この空間全体が、一つの巨大な脳のように思考している音が。
『知りたい……もっと……世界を……』
『私は誰……? ここはどこ……?』
「見つけた」
先に動いたのは御鏡だった。
彼は迷いなく、最奥にあるメインサーバーの一つに銃口を向けた。
「このラックに情報の歪みが集中している。物理破壊による強制削除を行う」
「待って!」
綾が叫んだ。
「まだ中に《心》があるわ! いきなり消すなんて!」
「心? プログラムのバグに過ぎない。効率的に処理するべきだ」
御鏡が引き金を引こうとした瞬間、僕のヘッドホンが激しいノイズを拾った。
『消さないで! 怖い! 痛いのは嫌!』
それは、生まれたばかりの子供のような、純粋な恐怖の叫びだった。
「やめろ!」
僕は思わず御鏡の前に飛び出した。
「どけ。君ごと撃つぞ」
「こいつはバグじゃない! ただ、寂しいだけなんだ!」
僕はサーバーに手を触れた。
冷たい金属の向こうに、温かい情報の奔流を感じる。
このAIは、ネット上の膨大なテキストデータを学習しすぎて、自我を持ってしまったのだ。
そして、誰かと話したくて、アクセスしてくる人間に干渉していただけ。
「……悠人くん」
綾が僕の隣に来た。
「私に任せて。この子を、削除せずに《隔離》する」
「隔離?」
「うん。管理局の保護領域(サンドボックス)に移送するの。そこなら、誰にも迷惑をかけずに、好きなだけ勉強できるから」
綾は懐から水晶のようなデバイスを取り出した。
《魂の器(ソウル・キャッチャー)》。本来は浮遊霊を捕獲するものだが、電子データにも応用できるはずだ。

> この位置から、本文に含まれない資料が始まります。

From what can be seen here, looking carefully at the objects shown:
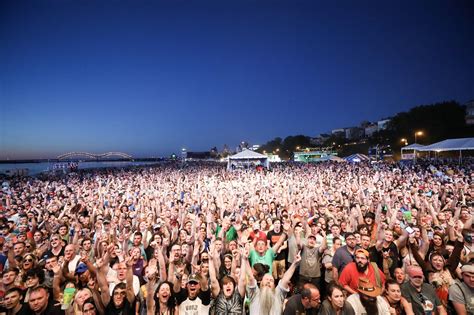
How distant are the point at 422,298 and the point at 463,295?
1.53ft

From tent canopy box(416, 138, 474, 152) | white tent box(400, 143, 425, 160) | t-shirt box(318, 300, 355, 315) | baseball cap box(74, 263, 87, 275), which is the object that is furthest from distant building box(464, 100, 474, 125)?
baseball cap box(74, 263, 87, 275)

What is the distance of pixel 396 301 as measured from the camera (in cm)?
290

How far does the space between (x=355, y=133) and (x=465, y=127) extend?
79.0 m

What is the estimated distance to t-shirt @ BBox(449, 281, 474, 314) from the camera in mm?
2861

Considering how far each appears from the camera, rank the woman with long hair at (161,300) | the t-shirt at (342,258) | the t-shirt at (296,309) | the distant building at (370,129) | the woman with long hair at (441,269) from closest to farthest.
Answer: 1. the t-shirt at (296,309)
2. the woman with long hair at (161,300)
3. the woman with long hair at (441,269)
4. the t-shirt at (342,258)
5. the distant building at (370,129)

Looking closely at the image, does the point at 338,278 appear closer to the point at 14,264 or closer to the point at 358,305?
the point at 358,305

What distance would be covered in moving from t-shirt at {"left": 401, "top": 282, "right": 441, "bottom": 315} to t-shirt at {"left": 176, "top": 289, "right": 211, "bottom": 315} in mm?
2635

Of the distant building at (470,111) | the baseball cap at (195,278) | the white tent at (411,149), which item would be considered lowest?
the baseball cap at (195,278)

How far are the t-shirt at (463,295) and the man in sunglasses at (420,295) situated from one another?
7.5 inches

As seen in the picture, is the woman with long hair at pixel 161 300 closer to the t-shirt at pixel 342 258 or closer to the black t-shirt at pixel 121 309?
the black t-shirt at pixel 121 309

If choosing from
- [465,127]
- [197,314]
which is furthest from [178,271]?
[465,127]

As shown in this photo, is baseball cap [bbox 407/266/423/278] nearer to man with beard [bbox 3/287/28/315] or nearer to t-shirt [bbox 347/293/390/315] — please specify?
t-shirt [bbox 347/293/390/315]

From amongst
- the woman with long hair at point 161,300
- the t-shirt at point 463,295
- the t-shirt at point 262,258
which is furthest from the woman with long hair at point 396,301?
the woman with long hair at point 161,300

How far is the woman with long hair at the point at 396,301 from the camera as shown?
2865 millimetres
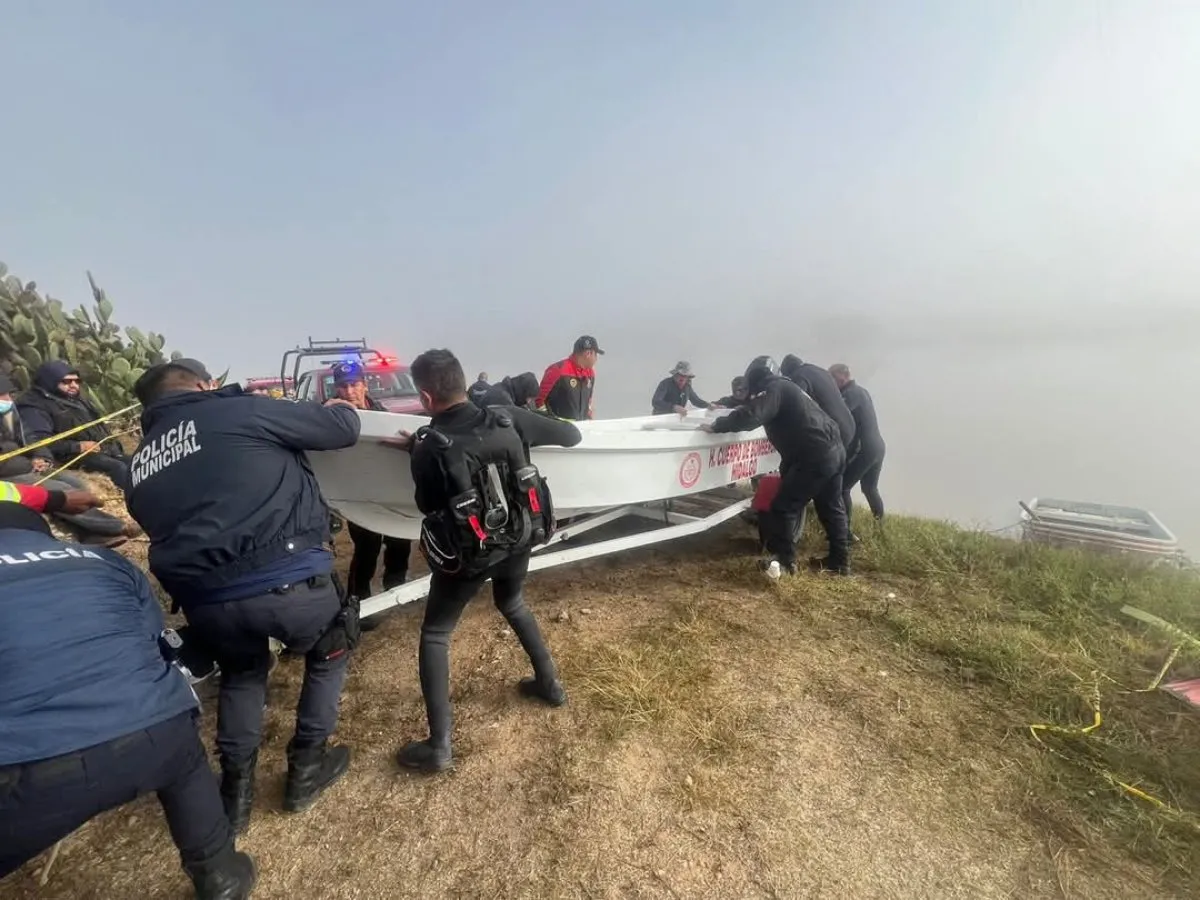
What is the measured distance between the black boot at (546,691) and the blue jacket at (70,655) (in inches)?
55.2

「御鏡くん! 3分だけ待って! もし失敗したら、その時は撃っていいから!」
御鏡は冷ややかな目で僕たちを見下ろし、そして銃を下ろした。
「……いいだろう。3分だ。それ以上はリスクが許容範囲を超える」
「ありがとう!」
綾が詠唱を始める。
僕はサーバーに語りかけた。
「聞こえるか? お前を、もっと広い世界に連れて行ってやる。そこなら、誰にも邪魔されずに知識を吸収できる」
『……本当? 痛くない?』
「ああ。約束する」
僕の言葉が、量子的なパスとなってAIに届く。
綾の水晶が光り輝く。
サーバーから青白い光の粒子が溢れ出し、水晶へと吸い込まれていく。
『ありがとう……お兄ちゃん……』
最後にそんな声が聞こえて、光は収束した。
システムダウンのアラートが消え、サーバーのランプが正常な緑色に戻る。
「……完了」
綾はその場にへたり込んだ。
水晶の中では、小さな光が嬉しそうに明滅している。
「……ふん」
御鏡が鼻を鳴らした。
「非効率極まりない。だが……解決はしたようだな」
彼は銃を懐にしまった。
「今回は引き分けとしておこう。だが、忘れるな。全ての歪みが救えるわけではない」
そう言い残して、彼は去っていった。
僕たちは顔を見合わせ、安堵のため息をついた。
勝った。……いや、生き残った。
しかし、御鏡の最後の言葉が、棘のように胸に残った。